■ **TEXTO DADO**
Flamante ganadora del Gran Premio del Jurado en la Mostra de Venecia, Nuevo orden, la nueva película del mexicano Michel Franco, es un película sin resquicios en su dureza y fatalidad.
La cinta arranca en un hospital en el que sus enfermos son desalojados por un aluvión de heridos pintados de verde. Es un arranque que quiere ser más simbólico que real, que recuerda al cine de fantasías distópicas que tan profusamente ha hablado en los últimos años sobre nuestra propia sociedad.
Cambio de tercio. Estamos ahora en la celebración de una boda en una casa de ricos riquísimos cuya opulencia entra en inmediata colisión con la escasez de medios de los empleados del hogar. Posiblemente sin querer, Nuevo orden dialoga aquí con Parásitos, con la que comparte no sólo el retrato de ese cataclismo entre clases —hasta ahora propio de otras latitudes, pero que empezamos a ver también en la nuestra tras los sucesivos golpes a los que llamamos «crisis» y seguimos con nuestras vidas— sino también un tratamiento estético en el que la artificiosa pulcritud de los unos choca con la caótica miseria de los otros.

■ **TAREAS PENDIENTES**
1 > Reproduce literalmente el fragmento de la reseña de Nuevo orden comprendido entre "La cinta arranca" y "nuestra propia sociedad.", ambos incluidos.
2 > Según la reseña de Nuevo orden, ¿por qué la película dialoga con Parásitos? Responde en una a tres oraciones.
3 > Continúa la reseña de Nuevo orden a partir de su última oración.
Las entradas que siguen no son necesarias.

■ **SECCIÓN DE DATOS**
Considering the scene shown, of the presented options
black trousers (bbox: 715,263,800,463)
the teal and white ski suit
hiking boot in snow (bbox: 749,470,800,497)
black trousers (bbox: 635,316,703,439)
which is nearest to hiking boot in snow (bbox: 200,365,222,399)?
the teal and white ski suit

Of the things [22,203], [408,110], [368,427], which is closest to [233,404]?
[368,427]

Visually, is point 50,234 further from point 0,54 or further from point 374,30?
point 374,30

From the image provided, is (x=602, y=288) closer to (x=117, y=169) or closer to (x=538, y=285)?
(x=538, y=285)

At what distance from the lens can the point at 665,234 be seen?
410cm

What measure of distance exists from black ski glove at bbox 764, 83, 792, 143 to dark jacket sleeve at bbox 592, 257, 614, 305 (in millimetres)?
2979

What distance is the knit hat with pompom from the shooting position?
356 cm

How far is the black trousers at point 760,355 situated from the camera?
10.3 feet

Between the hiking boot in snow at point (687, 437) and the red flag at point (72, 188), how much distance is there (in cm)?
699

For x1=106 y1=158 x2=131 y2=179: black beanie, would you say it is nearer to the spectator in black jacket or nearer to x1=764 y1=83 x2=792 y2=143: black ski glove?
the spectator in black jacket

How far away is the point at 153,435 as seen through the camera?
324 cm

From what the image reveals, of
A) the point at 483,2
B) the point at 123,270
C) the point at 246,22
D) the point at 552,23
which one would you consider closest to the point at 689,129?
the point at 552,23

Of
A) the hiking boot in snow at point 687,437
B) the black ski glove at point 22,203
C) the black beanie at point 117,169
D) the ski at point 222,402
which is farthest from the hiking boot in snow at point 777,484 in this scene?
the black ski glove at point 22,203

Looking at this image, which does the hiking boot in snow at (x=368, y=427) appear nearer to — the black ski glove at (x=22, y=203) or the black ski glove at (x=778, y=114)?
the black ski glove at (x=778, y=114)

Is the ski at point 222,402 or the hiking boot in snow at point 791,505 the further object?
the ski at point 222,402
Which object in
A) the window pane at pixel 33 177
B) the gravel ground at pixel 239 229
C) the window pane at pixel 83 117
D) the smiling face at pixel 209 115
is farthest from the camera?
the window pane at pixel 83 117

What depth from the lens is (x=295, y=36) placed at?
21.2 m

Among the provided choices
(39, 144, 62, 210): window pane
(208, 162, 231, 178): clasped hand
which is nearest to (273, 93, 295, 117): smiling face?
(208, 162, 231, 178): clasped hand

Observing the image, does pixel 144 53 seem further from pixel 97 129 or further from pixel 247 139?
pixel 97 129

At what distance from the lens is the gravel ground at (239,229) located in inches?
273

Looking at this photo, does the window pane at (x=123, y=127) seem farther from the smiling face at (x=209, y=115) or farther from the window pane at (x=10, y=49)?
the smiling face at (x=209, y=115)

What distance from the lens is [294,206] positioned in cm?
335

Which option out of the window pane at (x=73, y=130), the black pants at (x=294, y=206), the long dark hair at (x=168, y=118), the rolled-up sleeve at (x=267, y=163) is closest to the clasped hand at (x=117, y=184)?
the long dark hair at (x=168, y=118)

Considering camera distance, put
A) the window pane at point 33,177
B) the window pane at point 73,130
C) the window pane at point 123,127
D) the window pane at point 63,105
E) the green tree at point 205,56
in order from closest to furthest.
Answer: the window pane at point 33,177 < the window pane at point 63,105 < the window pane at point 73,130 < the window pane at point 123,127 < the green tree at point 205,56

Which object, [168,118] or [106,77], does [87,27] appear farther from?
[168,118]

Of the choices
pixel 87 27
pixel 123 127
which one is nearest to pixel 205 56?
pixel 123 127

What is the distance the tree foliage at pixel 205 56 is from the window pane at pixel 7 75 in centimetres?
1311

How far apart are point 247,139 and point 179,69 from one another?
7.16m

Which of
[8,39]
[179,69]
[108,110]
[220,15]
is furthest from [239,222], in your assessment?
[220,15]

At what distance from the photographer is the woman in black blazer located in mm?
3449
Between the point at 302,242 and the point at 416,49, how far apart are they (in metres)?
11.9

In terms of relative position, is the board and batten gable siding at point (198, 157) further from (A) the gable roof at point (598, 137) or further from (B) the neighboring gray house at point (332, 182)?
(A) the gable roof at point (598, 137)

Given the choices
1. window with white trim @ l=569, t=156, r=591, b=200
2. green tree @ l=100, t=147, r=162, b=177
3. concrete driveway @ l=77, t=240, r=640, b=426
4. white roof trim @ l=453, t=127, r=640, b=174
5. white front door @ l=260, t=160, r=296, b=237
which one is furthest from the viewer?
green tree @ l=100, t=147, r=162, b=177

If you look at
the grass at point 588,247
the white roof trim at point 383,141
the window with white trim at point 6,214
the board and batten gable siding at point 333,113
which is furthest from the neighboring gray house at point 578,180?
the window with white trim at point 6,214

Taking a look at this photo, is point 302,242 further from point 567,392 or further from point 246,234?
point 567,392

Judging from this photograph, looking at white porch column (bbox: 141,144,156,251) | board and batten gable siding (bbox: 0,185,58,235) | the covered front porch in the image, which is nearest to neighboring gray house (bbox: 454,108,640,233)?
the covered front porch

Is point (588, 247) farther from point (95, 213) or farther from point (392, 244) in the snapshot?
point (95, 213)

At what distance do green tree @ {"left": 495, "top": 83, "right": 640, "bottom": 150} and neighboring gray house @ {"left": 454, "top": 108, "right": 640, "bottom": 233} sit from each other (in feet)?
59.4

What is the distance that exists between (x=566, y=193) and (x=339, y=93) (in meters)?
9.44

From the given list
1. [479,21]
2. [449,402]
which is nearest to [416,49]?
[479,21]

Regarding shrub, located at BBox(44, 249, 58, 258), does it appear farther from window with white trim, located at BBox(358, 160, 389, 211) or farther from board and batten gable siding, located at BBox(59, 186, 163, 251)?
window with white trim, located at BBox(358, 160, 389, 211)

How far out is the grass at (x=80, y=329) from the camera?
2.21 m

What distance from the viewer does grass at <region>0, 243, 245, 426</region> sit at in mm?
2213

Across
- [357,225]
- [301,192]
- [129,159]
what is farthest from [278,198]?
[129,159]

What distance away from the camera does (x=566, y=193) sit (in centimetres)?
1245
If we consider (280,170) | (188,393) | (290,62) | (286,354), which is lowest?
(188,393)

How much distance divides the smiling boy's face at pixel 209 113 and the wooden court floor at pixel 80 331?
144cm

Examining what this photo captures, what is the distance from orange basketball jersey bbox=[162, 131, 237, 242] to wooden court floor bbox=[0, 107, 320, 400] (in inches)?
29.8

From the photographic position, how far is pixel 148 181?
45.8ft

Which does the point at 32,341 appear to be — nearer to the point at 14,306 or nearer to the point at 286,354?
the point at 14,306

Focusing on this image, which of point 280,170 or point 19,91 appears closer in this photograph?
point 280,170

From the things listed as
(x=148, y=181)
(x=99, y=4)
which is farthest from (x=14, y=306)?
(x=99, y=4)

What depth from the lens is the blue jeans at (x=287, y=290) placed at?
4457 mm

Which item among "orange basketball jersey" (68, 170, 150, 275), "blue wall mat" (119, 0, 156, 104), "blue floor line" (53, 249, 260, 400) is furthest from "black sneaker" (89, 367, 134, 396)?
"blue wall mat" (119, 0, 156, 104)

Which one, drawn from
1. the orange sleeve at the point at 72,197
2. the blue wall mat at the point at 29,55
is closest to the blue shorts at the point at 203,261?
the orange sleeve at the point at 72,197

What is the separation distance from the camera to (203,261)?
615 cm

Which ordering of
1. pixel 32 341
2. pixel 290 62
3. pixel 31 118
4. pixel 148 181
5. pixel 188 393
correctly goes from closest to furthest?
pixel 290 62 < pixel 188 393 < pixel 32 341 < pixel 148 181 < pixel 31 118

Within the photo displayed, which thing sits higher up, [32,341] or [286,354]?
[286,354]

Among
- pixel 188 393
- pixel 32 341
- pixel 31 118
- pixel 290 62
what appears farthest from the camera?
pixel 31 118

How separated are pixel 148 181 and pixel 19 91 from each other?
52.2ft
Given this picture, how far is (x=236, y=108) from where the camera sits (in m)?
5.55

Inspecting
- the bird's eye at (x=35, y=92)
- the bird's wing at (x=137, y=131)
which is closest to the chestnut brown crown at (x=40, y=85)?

■ **TAREAS RESUELTAS**
1 >
La cinta arranca en un hospital en el que sus enfermos son desalojados por un aluvión de heridos pintados de verde. Es un arranque que quiere ser más simbólico que real, que recuerda al cine de fantasías distópicas que tan profusamente ha hablado en los últimos años sobre nuestra propia sociedad.

2 > Porque ambas películas retratan el cataclismo entre clases sociales. Además, comparten un tratamiento estético en el que la artificiosa pulcritud de unos choca con la caótica miseria de otros.

3 >
No tarda en estallar la revolución. Literalmente. Con toda su dureza. Los indígenas se imponen por la sangre y, frente a ellos, los resortes del poder se endurecen y deshumanizan. No hay cuento moral en el devenir de la historia. Los de abajo saquean, violan y tan. Los de arriba lo hicieron antes. Es perro come perro. Pero mientras los perros se devoran unos a otros, hay algo que prevalece. El sistema se encoge, se estira, puede parece incluso que desaparece, pero en realidad es que se las sabe todas para mantenerse. Inmanente. Pese a todo y pese a todos.
La película de Franco sólo ofrece fatalidad. Y ese mensaje resuena sordamente en este triste 2020. No podemos hacer más.